- Selected text:

Rip Van Winkle is a 1903 American short black-and-white silent compilation film written and directed by William K.L. Dickson. It is adapted from the play by his friend and investor Joseph Jefferson with Dion Boucicault based on the 1819 story of the same name by Washington Irving.

Plot
The film features Joseph Jefferson as a ne'er-do-well, who wanders off one day into the Catskill Mountains, where he meets a group of odd men. He drinks some of their mysterious brew and passes out. When he wakes up, he find that 20 years have passed. The film is compiled from a series of films produced in 1896, which consisted of;

Rip's Toast (AM&B Cat. #45)
Rip Meets the Dwarf (AM&B Cat. #46)
Rip and the Dwarf
Rip Leaving Sleepy Hollow (AM&B Cat. #52)
Rip's Toast to Hudson and Crew
Rip's Twenty Years' Sleep (AM&B Cat. #50)
Awakening of Rip
Rip Passing Over Hill

These films were added to the National Film Registry by the Library of Congress in 1995 and featured on the DVD release More Treasures from American Film Archives, 1894-1931.

- Material supplied:

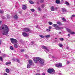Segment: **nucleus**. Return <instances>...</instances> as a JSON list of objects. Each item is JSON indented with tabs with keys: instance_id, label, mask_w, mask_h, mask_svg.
<instances>
[{
	"instance_id": "nucleus-12",
	"label": "nucleus",
	"mask_w": 75,
	"mask_h": 75,
	"mask_svg": "<svg viewBox=\"0 0 75 75\" xmlns=\"http://www.w3.org/2000/svg\"><path fill=\"white\" fill-rule=\"evenodd\" d=\"M28 62L30 65H32L33 64V61L31 60H29L28 61Z\"/></svg>"
},
{
	"instance_id": "nucleus-52",
	"label": "nucleus",
	"mask_w": 75,
	"mask_h": 75,
	"mask_svg": "<svg viewBox=\"0 0 75 75\" xmlns=\"http://www.w3.org/2000/svg\"><path fill=\"white\" fill-rule=\"evenodd\" d=\"M72 17H75V15H72Z\"/></svg>"
},
{
	"instance_id": "nucleus-14",
	"label": "nucleus",
	"mask_w": 75,
	"mask_h": 75,
	"mask_svg": "<svg viewBox=\"0 0 75 75\" xmlns=\"http://www.w3.org/2000/svg\"><path fill=\"white\" fill-rule=\"evenodd\" d=\"M56 3H57V4H59L60 3V1L59 0H56Z\"/></svg>"
},
{
	"instance_id": "nucleus-38",
	"label": "nucleus",
	"mask_w": 75,
	"mask_h": 75,
	"mask_svg": "<svg viewBox=\"0 0 75 75\" xmlns=\"http://www.w3.org/2000/svg\"><path fill=\"white\" fill-rule=\"evenodd\" d=\"M38 9L39 11H41V9L40 8H38Z\"/></svg>"
},
{
	"instance_id": "nucleus-53",
	"label": "nucleus",
	"mask_w": 75,
	"mask_h": 75,
	"mask_svg": "<svg viewBox=\"0 0 75 75\" xmlns=\"http://www.w3.org/2000/svg\"><path fill=\"white\" fill-rule=\"evenodd\" d=\"M59 34H61V32H59Z\"/></svg>"
},
{
	"instance_id": "nucleus-50",
	"label": "nucleus",
	"mask_w": 75,
	"mask_h": 75,
	"mask_svg": "<svg viewBox=\"0 0 75 75\" xmlns=\"http://www.w3.org/2000/svg\"><path fill=\"white\" fill-rule=\"evenodd\" d=\"M1 22H2V21H0V25H1Z\"/></svg>"
},
{
	"instance_id": "nucleus-11",
	"label": "nucleus",
	"mask_w": 75,
	"mask_h": 75,
	"mask_svg": "<svg viewBox=\"0 0 75 75\" xmlns=\"http://www.w3.org/2000/svg\"><path fill=\"white\" fill-rule=\"evenodd\" d=\"M50 9L51 11H54L55 10V8H54V6L51 7Z\"/></svg>"
},
{
	"instance_id": "nucleus-21",
	"label": "nucleus",
	"mask_w": 75,
	"mask_h": 75,
	"mask_svg": "<svg viewBox=\"0 0 75 75\" xmlns=\"http://www.w3.org/2000/svg\"><path fill=\"white\" fill-rule=\"evenodd\" d=\"M39 36L41 37V38H44L45 37L43 35H39Z\"/></svg>"
},
{
	"instance_id": "nucleus-37",
	"label": "nucleus",
	"mask_w": 75,
	"mask_h": 75,
	"mask_svg": "<svg viewBox=\"0 0 75 75\" xmlns=\"http://www.w3.org/2000/svg\"><path fill=\"white\" fill-rule=\"evenodd\" d=\"M36 27L37 28H40V26H39L38 25L36 26Z\"/></svg>"
},
{
	"instance_id": "nucleus-9",
	"label": "nucleus",
	"mask_w": 75,
	"mask_h": 75,
	"mask_svg": "<svg viewBox=\"0 0 75 75\" xmlns=\"http://www.w3.org/2000/svg\"><path fill=\"white\" fill-rule=\"evenodd\" d=\"M55 66L57 68H61V67H62V64L61 63H59L58 64H56Z\"/></svg>"
},
{
	"instance_id": "nucleus-58",
	"label": "nucleus",
	"mask_w": 75,
	"mask_h": 75,
	"mask_svg": "<svg viewBox=\"0 0 75 75\" xmlns=\"http://www.w3.org/2000/svg\"><path fill=\"white\" fill-rule=\"evenodd\" d=\"M59 75H61V73H59Z\"/></svg>"
},
{
	"instance_id": "nucleus-8",
	"label": "nucleus",
	"mask_w": 75,
	"mask_h": 75,
	"mask_svg": "<svg viewBox=\"0 0 75 75\" xmlns=\"http://www.w3.org/2000/svg\"><path fill=\"white\" fill-rule=\"evenodd\" d=\"M23 31H26V32L30 31V29L28 28H23Z\"/></svg>"
},
{
	"instance_id": "nucleus-3",
	"label": "nucleus",
	"mask_w": 75,
	"mask_h": 75,
	"mask_svg": "<svg viewBox=\"0 0 75 75\" xmlns=\"http://www.w3.org/2000/svg\"><path fill=\"white\" fill-rule=\"evenodd\" d=\"M47 71L49 74H54L55 73V70L53 69H49Z\"/></svg>"
},
{
	"instance_id": "nucleus-32",
	"label": "nucleus",
	"mask_w": 75,
	"mask_h": 75,
	"mask_svg": "<svg viewBox=\"0 0 75 75\" xmlns=\"http://www.w3.org/2000/svg\"><path fill=\"white\" fill-rule=\"evenodd\" d=\"M62 20L63 21H66V19H65L63 17L62 18Z\"/></svg>"
},
{
	"instance_id": "nucleus-33",
	"label": "nucleus",
	"mask_w": 75,
	"mask_h": 75,
	"mask_svg": "<svg viewBox=\"0 0 75 75\" xmlns=\"http://www.w3.org/2000/svg\"><path fill=\"white\" fill-rule=\"evenodd\" d=\"M16 62H18V63H20V60H19V59H16Z\"/></svg>"
},
{
	"instance_id": "nucleus-36",
	"label": "nucleus",
	"mask_w": 75,
	"mask_h": 75,
	"mask_svg": "<svg viewBox=\"0 0 75 75\" xmlns=\"http://www.w3.org/2000/svg\"><path fill=\"white\" fill-rule=\"evenodd\" d=\"M44 0H41L40 1V3H44Z\"/></svg>"
},
{
	"instance_id": "nucleus-15",
	"label": "nucleus",
	"mask_w": 75,
	"mask_h": 75,
	"mask_svg": "<svg viewBox=\"0 0 75 75\" xmlns=\"http://www.w3.org/2000/svg\"><path fill=\"white\" fill-rule=\"evenodd\" d=\"M58 45H59V47H62L63 46V45H62V44L61 43H59Z\"/></svg>"
},
{
	"instance_id": "nucleus-34",
	"label": "nucleus",
	"mask_w": 75,
	"mask_h": 75,
	"mask_svg": "<svg viewBox=\"0 0 75 75\" xmlns=\"http://www.w3.org/2000/svg\"><path fill=\"white\" fill-rule=\"evenodd\" d=\"M30 11H32V12H34L35 11V10L34 9H30Z\"/></svg>"
},
{
	"instance_id": "nucleus-29",
	"label": "nucleus",
	"mask_w": 75,
	"mask_h": 75,
	"mask_svg": "<svg viewBox=\"0 0 75 75\" xmlns=\"http://www.w3.org/2000/svg\"><path fill=\"white\" fill-rule=\"evenodd\" d=\"M70 33L71 34H75V33L74 32H71V31L70 32Z\"/></svg>"
},
{
	"instance_id": "nucleus-30",
	"label": "nucleus",
	"mask_w": 75,
	"mask_h": 75,
	"mask_svg": "<svg viewBox=\"0 0 75 75\" xmlns=\"http://www.w3.org/2000/svg\"><path fill=\"white\" fill-rule=\"evenodd\" d=\"M29 3L30 4H34V3L32 1H29Z\"/></svg>"
},
{
	"instance_id": "nucleus-59",
	"label": "nucleus",
	"mask_w": 75,
	"mask_h": 75,
	"mask_svg": "<svg viewBox=\"0 0 75 75\" xmlns=\"http://www.w3.org/2000/svg\"><path fill=\"white\" fill-rule=\"evenodd\" d=\"M74 5L75 6V0L74 1Z\"/></svg>"
},
{
	"instance_id": "nucleus-48",
	"label": "nucleus",
	"mask_w": 75,
	"mask_h": 75,
	"mask_svg": "<svg viewBox=\"0 0 75 75\" xmlns=\"http://www.w3.org/2000/svg\"><path fill=\"white\" fill-rule=\"evenodd\" d=\"M34 42H35L34 41H32V42H31L32 44H34Z\"/></svg>"
},
{
	"instance_id": "nucleus-51",
	"label": "nucleus",
	"mask_w": 75,
	"mask_h": 75,
	"mask_svg": "<svg viewBox=\"0 0 75 75\" xmlns=\"http://www.w3.org/2000/svg\"><path fill=\"white\" fill-rule=\"evenodd\" d=\"M67 50H69V47H67Z\"/></svg>"
},
{
	"instance_id": "nucleus-61",
	"label": "nucleus",
	"mask_w": 75,
	"mask_h": 75,
	"mask_svg": "<svg viewBox=\"0 0 75 75\" xmlns=\"http://www.w3.org/2000/svg\"><path fill=\"white\" fill-rule=\"evenodd\" d=\"M38 4H39V3H38Z\"/></svg>"
},
{
	"instance_id": "nucleus-24",
	"label": "nucleus",
	"mask_w": 75,
	"mask_h": 75,
	"mask_svg": "<svg viewBox=\"0 0 75 75\" xmlns=\"http://www.w3.org/2000/svg\"><path fill=\"white\" fill-rule=\"evenodd\" d=\"M14 18L15 19H17V18H18V16H17V15H15L14 16Z\"/></svg>"
},
{
	"instance_id": "nucleus-44",
	"label": "nucleus",
	"mask_w": 75,
	"mask_h": 75,
	"mask_svg": "<svg viewBox=\"0 0 75 75\" xmlns=\"http://www.w3.org/2000/svg\"><path fill=\"white\" fill-rule=\"evenodd\" d=\"M2 18H3V19H5L6 18L4 16H2Z\"/></svg>"
},
{
	"instance_id": "nucleus-6",
	"label": "nucleus",
	"mask_w": 75,
	"mask_h": 75,
	"mask_svg": "<svg viewBox=\"0 0 75 75\" xmlns=\"http://www.w3.org/2000/svg\"><path fill=\"white\" fill-rule=\"evenodd\" d=\"M42 47L43 49H45V51L46 52H49V50L47 49V47L44 46H42Z\"/></svg>"
},
{
	"instance_id": "nucleus-41",
	"label": "nucleus",
	"mask_w": 75,
	"mask_h": 75,
	"mask_svg": "<svg viewBox=\"0 0 75 75\" xmlns=\"http://www.w3.org/2000/svg\"><path fill=\"white\" fill-rule=\"evenodd\" d=\"M58 8L56 7H55V8H54V10H57H57H58Z\"/></svg>"
},
{
	"instance_id": "nucleus-49",
	"label": "nucleus",
	"mask_w": 75,
	"mask_h": 75,
	"mask_svg": "<svg viewBox=\"0 0 75 75\" xmlns=\"http://www.w3.org/2000/svg\"><path fill=\"white\" fill-rule=\"evenodd\" d=\"M42 75H45V74L44 73H43L42 74Z\"/></svg>"
},
{
	"instance_id": "nucleus-28",
	"label": "nucleus",
	"mask_w": 75,
	"mask_h": 75,
	"mask_svg": "<svg viewBox=\"0 0 75 75\" xmlns=\"http://www.w3.org/2000/svg\"><path fill=\"white\" fill-rule=\"evenodd\" d=\"M10 49L11 50H13V47L12 46H11L10 47Z\"/></svg>"
},
{
	"instance_id": "nucleus-16",
	"label": "nucleus",
	"mask_w": 75,
	"mask_h": 75,
	"mask_svg": "<svg viewBox=\"0 0 75 75\" xmlns=\"http://www.w3.org/2000/svg\"><path fill=\"white\" fill-rule=\"evenodd\" d=\"M30 64H28L27 65V68H31V65H30Z\"/></svg>"
},
{
	"instance_id": "nucleus-2",
	"label": "nucleus",
	"mask_w": 75,
	"mask_h": 75,
	"mask_svg": "<svg viewBox=\"0 0 75 75\" xmlns=\"http://www.w3.org/2000/svg\"><path fill=\"white\" fill-rule=\"evenodd\" d=\"M33 60L36 64L37 63L38 61H39V63L40 64H42L44 63V60L39 57H35Z\"/></svg>"
},
{
	"instance_id": "nucleus-46",
	"label": "nucleus",
	"mask_w": 75,
	"mask_h": 75,
	"mask_svg": "<svg viewBox=\"0 0 75 75\" xmlns=\"http://www.w3.org/2000/svg\"><path fill=\"white\" fill-rule=\"evenodd\" d=\"M1 42H1V40H0V45H1Z\"/></svg>"
},
{
	"instance_id": "nucleus-25",
	"label": "nucleus",
	"mask_w": 75,
	"mask_h": 75,
	"mask_svg": "<svg viewBox=\"0 0 75 75\" xmlns=\"http://www.w3.org/2000/svg\"><path fill=\"white\" fill-rule=\"evenodd\" d=\"M57 24H59V25H62V23L60 22H57Z\"/></svg>"
},
{
	"instance_id": "nucleus-45",
	"label": "nucleus",
	"mask_w": 75,
	"mask_h": 75,
	"mask_svg": "<svg viewBox=\"0 0 75 75\" xmlns=\"http://www.w3.org/2000/svg\"><path fill=\"white\" fill-rule=\"evenodd\" d=\"M70 62H69V61H67V64H69Z\"/></svg>"
},
{
	"instance_id": "nucleus-13",
	"label": "nucleus",
	"mask_w": 75,
	"mask_h": 75,
	"mask_svg": "<svg viewBox=\"0 0 75 75\" xmlns=\"http://www.w3.org/2000/svg\"><path fill=\"white\" fill-rule=\"evenodd\" d=\"M45 37L46 38H50V37H51V35H46L45 36Z\"/></svg>"
},
{
	"instance_id": "nucleus-54",
	"label": "nucleus",
	"mask_w": 75,
	"mask_h": 75,
	"mask_svg": "<svg viewBox=\"0 0 75 75\" xmlns=\"http://www.w3.org/2000/svg\"><path fill=\"white\" fill-rule=\"evenodd\" d=\"M68 37H70V34H68Z\"/></svg>"
},
{
	"instance_id": "nucleus-42",
	"label": "nucleus",
	"mask_w": 75,
	"mask_h": 75,
	"mask_svg": "<svg viewBox=\"0 0 75 75\" xmlns=\"http://www.w3.org/2000/svg\"><path fill=\"white\" fill-rule=\"evenodd\" d=\"M3 56L4 57H6L7 56V54H4L3 55Z\"/></svg>"
},
{
	"instance_id": "nucleus-62",
	"label": "nucleus",
	"mask_w": 75,
	"mask_h": 75,
	"mask_svg": "<svg viewBox=\"0 0 75 75\" xmlns=\"http://www.w3.org/2000/svg\"><path fill=\"white\" fill-rule=\"evenodd\" d=\"M20 13H21V12H20Z\"/></svg>"
},
{
	"instance_id": "nucleus-1",
	"label": "nucleus",
	"mask_w": 75,
	"mask_h": 75,
	"mask_svg": "<svg viewBox=\"0 0 75 75\" xmlns=\"http://www.w3.org/2000/svg\"><path fill=\"white\" fill-rule=\"evenodd\" d=\"M0 30L2 31V33L3 35H7L9 32V28L6 25H3L0 28Z\"/></svg>"
},
{
	"instance_id": "nucleus-40",
	"label": "nucleus",
	"mask_w": 75,
	"mask_h": 75,
	"mask_svg": "<svg viewBox=\"0 0 75 75\" xmlns=\"http://www.w3.org/2000/svg\"><path fill=\"white\" fill-rule=\"evenodd\" d=\"M24 49H22V50H21V51L22 52H24Z\"/></svg>"
},
{
	"instance_id": "nucleus-4",
	"label": "nucleus",
	"mask_w": 75,
	"mask_h": 75,
	"mask_svg": "<svg viewBox=\"0 0 75 75\" xmlns=\"http://www.w3.org/2000/svg\"><path fill=\"white\" fill-rule=\"evenodd\" d=\"M11 42L12 43H13V44H14V43H17V40L15 39L11 38L10 39Z\"/></svg>"
},
{
	"instance_id": "nucleus-35",
	"label": "nucleus",
	"mask_w": 75,
	"mask_h": 75,
	"mask_svg": "<svg viewBox=\"0 0 75 75\" xmlns=\"http://www.w3.org/2000/svg\"><path fill=\"white\" fill-rule=\"evenodd\" d=\"M48 23L50 25H52V23L51 22H49Z\"/></svg>"
},
{
	"instance_id": "nucleus-39",
	"label": "nucleus",
	"mask_w": 75,
	"mask_h": 75,
	"mask_svg": "<svg viewBox=\"0 0 75 75\" xmlns=\"http://www.w3.org/2000/svg\"><path fill=\"white\" fill-rule=\"evenodd\" d=\"M64 39L63 38H60V40L61 41H64Z\"/></svg>"
},
{
	"instance_id": "nucleus-20",
	"label": "nucleus",
	"mask_w": 75,
	"mask_h": 75,
	"mask_svg": "<svg viewBox=\"0 0 75 75\" xmlns=\"http://www.w3.org/2000/svg\"><path fill=\"white\" fill-rule=\"evenodd\" d=\"M62 10L63 12H66V11H66V10H65L64 8H62Z\"/></svg>"
},
{
	"instance_id": "nucleus-63",
	"label": "nucleus",
	"mask_w": 75,
	"mask_h": 75,
	"mask_svg": "<svg viewBox=\"0 0 75 75\" xmlns=\"http://www.w3.org/2000/svg\"><path fill=\"white\" fill-rule=\"evenodd\" d=\"M1 6L0 4V6Z\"/></svg>"
},
{
	"instance_id": "nucleus-56",
	"label": "nucleus",
	"mask_w": 75,
	"mask_h": 75,
	"mask_svg": "<svg viewBox=\"0 0 75 75\" xmlns=\"http://www.w3.org/2000/svg\"><path fill=\"white\" fill-rule=\"evenodd\" d=\"M36 75H40V74H36Z\"/></svg>"
},
{
	"instance_id": "nucleus-17",
	"label": "nucleus",
	"mask_w": 75,
	"mask_h": 75,
	"mask_svg": "<svg viewBox=\"0 0 75 75\" xmlns=\"http://www.w3.org/2000/svg\"><path fill=\"white\" fill-rule=\"evenodd\" d=\"M65 4L67 6H69V3L67 1H65Z\"/></svg>"
},
{
	"instance_id": "nucleus-19",
	"label": "nucleus",
	"mask_w": 75,
	"mask_h": 75,
	"mask_svg": "<svg viewBox=\"0 0 75 75\" xmlns=\"http://www.w3.org/2000/svg\"><path fill=\"white\" fill-rule=\"evenodd\" d=\"M11 16H9V15L7 14V18L8 19H9V18H10L11 17Z\"/></svg>"
},
{
	"instance_id": "nucleus-5",
	"label": "nucleus",
	"mask_w": 75,
	"mask_h": 75,
	"mask_svg": "<svg viewBox=\"0 0 75 75\" xmlns=\"http://www.w3.org/2000/svg\"><path fill=\"white\" fill-rule=\"evenodd\" d=\"M53 27H55V29L57 30H59L60 29V28L59 27L58 25L57 24H53Z\"/></svg>"
},
{
	"instance_id": "nucleus-18",
	"label": "nucleus",
	"mask_w": 75,
	"mask_h": 75,
	"mask_svg": "<svg viewBox=\"0 0 75 75\" xmlns=\"http://www.w3.org/2000/svg\"><path fill=\"white\" fill-rule=\"evenodd\" d=\"M67 31H68V32H69V33H70V32L71 31V29L68 28L67 29Z\"/></svg>"
},
{
	"instance_id": "nucleus-31",
	"label": "nucleus",
	"mask_w": 75,
	"mask_h": 75,
	"mask_svg": "<svg viewBox=\"0 0 75 75\" xmlns=\"http://www.w3.org/2000/svg\"><path fill=\"white\" fill-rule=\"evenodd\" d=\"M11 62H6V65H8V64H11Z\"/></svg>"
},
{
	"instance_id": "nucleus-23",
	"label": "nucleus",
	"mask_w": 75,
	"mask_h": 75,
	"mask_svg": "<svg viewBox=\"0 0 75 75\" xmlns=\"http://www.w3.org/2000/svg\"><path fill=\"white\" fill-rule=\"evenodd\" d=\"M4 13V11L3 10H0V13L2 14Z\"/></svg>"
},
{
	"instance_id": "nucleus-57",
	"label": "nucleus",
	"mask_w": 75,
	"mask_h": 75,
	"mask_svg": "<svg viewBox=\"0 0 75 75\" xmlns=\"http://www.w3.org/2000/svg\"><path fill=\"white\" fill-rule=\"evenodd\" d=\"M62 2H63L64 1V0H61Z\"/></svg>"
},
{
	"instance_id": "nucleus-47",
	"label": "nucleus",
	"mask_w": 75,
	"mask_h": 75,
	"mask_svg": "<svg viewBox=\"0 0 75 75\" xmlns=\"http://www.w3.org/2000/svg\"><path fill=\"white\" fill-rule=\"evenodd\" d=\"M41 7L42 8L43 7H44V5H42L41 6Z\"/></svg>"
},
{
	"instance_id": "nucleus-26",
	"label": "nucleus",
	"mask_w": 75,
	"mask_h": 75,
	"mask_svg": "<svg viewBox=\"0 0 75 75\" xmlns=\"http://www.w3.org/2000/svg\"><path fill=\"white\" fill-rule=\"evenodd\" d=\"M17 45L16 44H14V46L15 48H17Z\"/></svg>"
},
{
	"instance_id": "nucleus-27",
	"label": "nucleus",
	"mask_w": 75,
	"mask_h": 75,
	"mask_svg": "<svg viewBox=\"0 0 75 75\" xmlns=\"http://www.w3.org/2000/svg\"><path fill=\"white\" fill-rule=\"evenodd\" d=\"M0 60L1 61H3V57H0Z\"/></svg>"
},
{
	"instance_id": "nucleus-43",
	"label": "nucleus",
	"mask_w": 75,
	"mask_h": 75,
	"mask_svg": "<svg viewBox=\"0 0 75 75\" xmlns=\"http://www.w3.org/2000/svg\"><path fill=\"white\" fill-rule=\"evenodd\" d=\"M50 29H46L47 31H50Z\"/></svg>"
},
{
	"instance_id": "nucleus-55",
	"label": "nucleus",
	"mask_w": 75,
	"mask_h": 75,
	"mask_svg": "<svg viewBox=\"0 0 75 75\" xmlns=\"http://www.w3.org/2000/svg\"><path fill=\"white\" fill-rule=\"evenodd\" d=\"M49 28L50 29H51V27L50 26V27H49Z\"/></svg>"
},
{
	"instance_id": "nucleus-10",
	"label": "nucleus",
	"mask_w": 75,
	"mask_h": 75,
	"mask_svg": "<svg viewBox=\"0 0 75 75\" xmlns=\"http://www.w3.org/2000/svg\"><path fill=\"white\" fill-rule=\"evenodd\" d=\"M22 8L23 10H26L27 9V6L24 5H23Z\"/></svg>"
},
{
	"instance_id": "nucleus-22",
	"label": "nucleus",
	"mask_w": 75,
	"mask_h": 75,
	"mask_svg": "<svg viewBox=\"0 0 75 75\" xmlns=\"http://www.w3.org/2000/svg\"><path fill=\"white\" fill-rule=\"evenodd\" d=\"M6 72H7V73H8V72H9V69H6Z\"/></svg>"
},
{
	"instance_id": "nucleus-60",
	"label": "nucleus",
	"mask_w": 75,
	"mask_h": 75,
	"mask_svg": "<svg viewBox=\"0 0 75 75\" xmlns=\"http://www.w3.org/2000/svg\"><path fill=\"white\" fill-rule=\"evenodd\" d=\"M55 39L56 40V39H57V38H55Z\"/></svg>"
},
{
	"instance_id": "nucleus-7",
	"label": "nucleus",
	"mask_w": 75,
	"mask_h": 75,
	"mask_svg": "<svg viewBox=\"0 0 75 75\" xmlns=\"http://www.w3.org/2000/svg\"><path fill=\"white\" fill-rule=\"evenodd\" d=\"M22 34L23 35V36L25 37H28V36L29 35V34H27V33L25 32H23Z\"/></svg>"
}]
</instances>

- Tasks to carry out:
- a) Answer the following questions about the text on the 1903 Rip Van Winkle film.
(i) Who wrote and directed the film?
(ii) How many years have passed when Rip wakes up?
(iii) In what year did the Library of Congress add these films to the National Film Registry?
- b) Rename "Dwarf" to "Stranger" as you repeat the passage of the text on the 1903 Rip Van Winkle film that runs from "Rip Meets the" up to and including "Film Archives, 1894-1931.".
- c) Summarize the text on the 1903 Rip Van Winkle film in two sentences.

- Responses in order:
- a)
(i) William K.L. Dickson
(ii) 20 years
(iii) 1995

- b)
Rip Meets the Stranger (AM&B Cat. #46)
Rip and the Stranger
Rip Leaving Sleepy Hollow (AM&B Cat. #52)
Rip's Toast to Hudson and Crew
Rip's Twenty Years' Sleep (AM&B Cat. #50)
Awakening of Rip
Rip Passing Over Hill

These films were added to the National Film Registry by the Library of Congress in 1995 and featured on the DVD release More Treasures from American Film Archives, 1894-1931.

- c) Rip Van Winkle is a 1903 American silent compilation film written and directed by William K.L. Dickson and adapted from a play by Joseph Jefferson with Dion Boucicault, which was based on Washington Irving's 1819 story. Jefferson plays a ne'er-do-well who drinks a mysterious brew in the Catskill Mountains and wakes to find 20 years have passed, and the 1896 films from which it was compiled were added to the National Film Registry in 1995.